Rats sense weather, and it's their instinct to burrow away and hide through thunderstorms and rain, so they can get agitated and squirrly when you try to take them out during storms. They like to sleep through them where they are safe, warm and dry.


----------



## Kuildeous (Dec 26, 2014)

It's funny, because my rats are nonplussed about thunder. I live in the Midwest, so there's been a lot of thunder lately.

Still, I wouldn't be surprised if some rats are terrified of thunder. Many animals (and some humans) dislike it. It's a primal thing.


----------



## Roddy St. James (Jun 4, 2015)

The sound can startle them, but when they are older, it's less likely the sound and more likely the fact that they feel they should be hidden and sleeping away the storm. 

(story that is not really related, but this reminded me of it.)
My late rat Oliver use to hate going outside in the wind.
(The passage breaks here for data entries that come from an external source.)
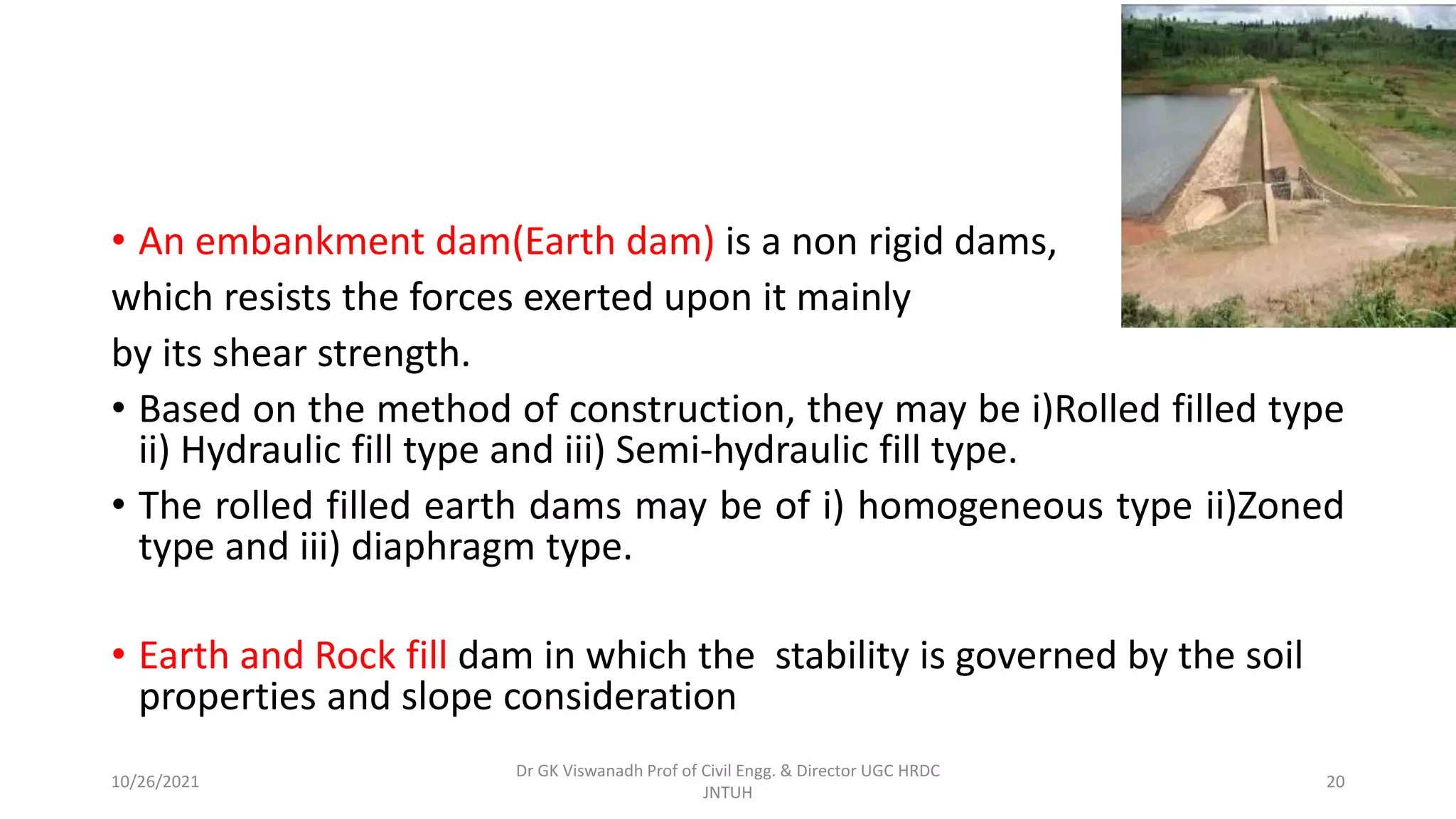 • An embankment dam(Earth dam) is a non rigid dams, which resists the forces exerted upon it mainly by its shear strength.

• Based on the method of construction, they may be i)Rolled filled type ii) Hydraulic fill type and iii) Semi-hydraulic fill type.

• The rolled filled earth dams may be of i) homogeneous type ii)Zoned type and iii) diaphragm type.

• Earth and Rock fill dam in which the stability is governed by the soil properties and slope consideration

10/26/2021

Dr GK Viswanadh Prof of Civil Engg. & Director UGC HRDC JNTUH

20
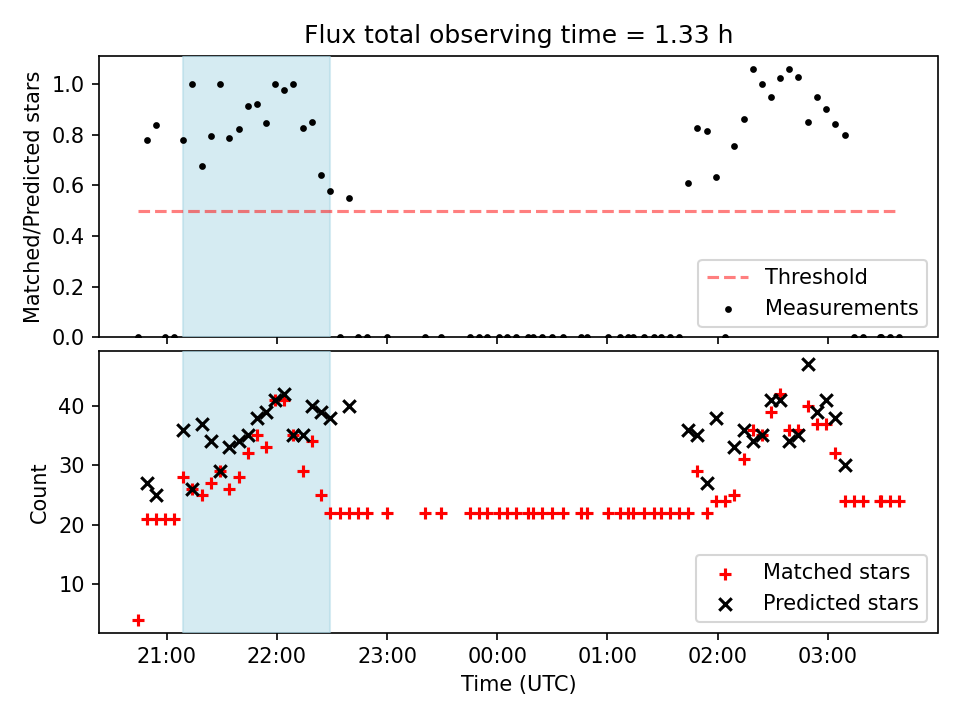 Flux total observing time = 1.33 h

Matched/Predicted stars

1.0
0.8
0.6
0.4
0.2
0.0

Threshold
Measurements

Count

40
30
20
10

Matched stars
Predicted stars

21:00 22:00 23:00 00:00 01:00 02:00 03:00

Time (UTC)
Not because it was cold, because I use to take Oliver out in the winter under my scarfs and he was unbothered enough to stick his head out and sniff the frosty air. He also went outside a lot in the late fall and early spring when it's still chilly, but he loved running around and exploring in the chilly grass. In the hottest days of summer, I took him out and it was warm and sunny, but as soon as the wind hit him, he'd freak out and try to burrow into my arms as if I was forcing him to weather freezing rain or something! I miss my funny handsome boy : )


----------